The expected output is the line bearing "class: Mammalia" followed by all remaining lines of the records, each restated word for word.

- [Source records]:
____________
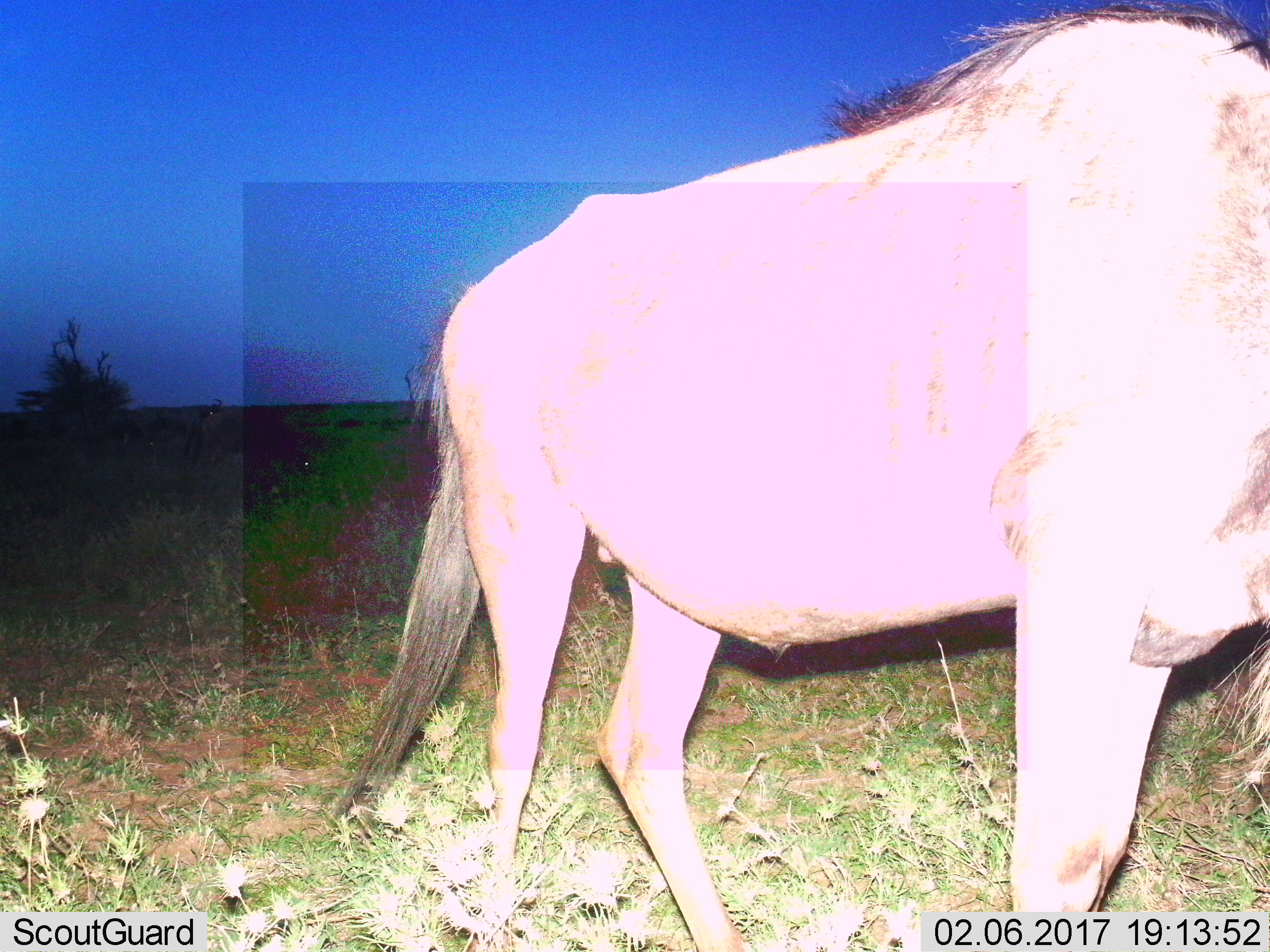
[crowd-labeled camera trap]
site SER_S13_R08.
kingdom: Animalia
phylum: Chordata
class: Mammalia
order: Artiodactyla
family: Bovidae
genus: Connochaetes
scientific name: Connochaetes taurinus taurinus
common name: blue wildebeest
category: wildebeestblue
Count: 1.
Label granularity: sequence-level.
____________
- [Answer box]:
class: Mammalia
order: Artiodactyla
family: Bovidae
genus: Connochaetes
scientific name: Connochaetes taurinus taurinus
common name: blue wildebeest
category: wildebeestblue
Count: 1.
Label granularity: sequence-level.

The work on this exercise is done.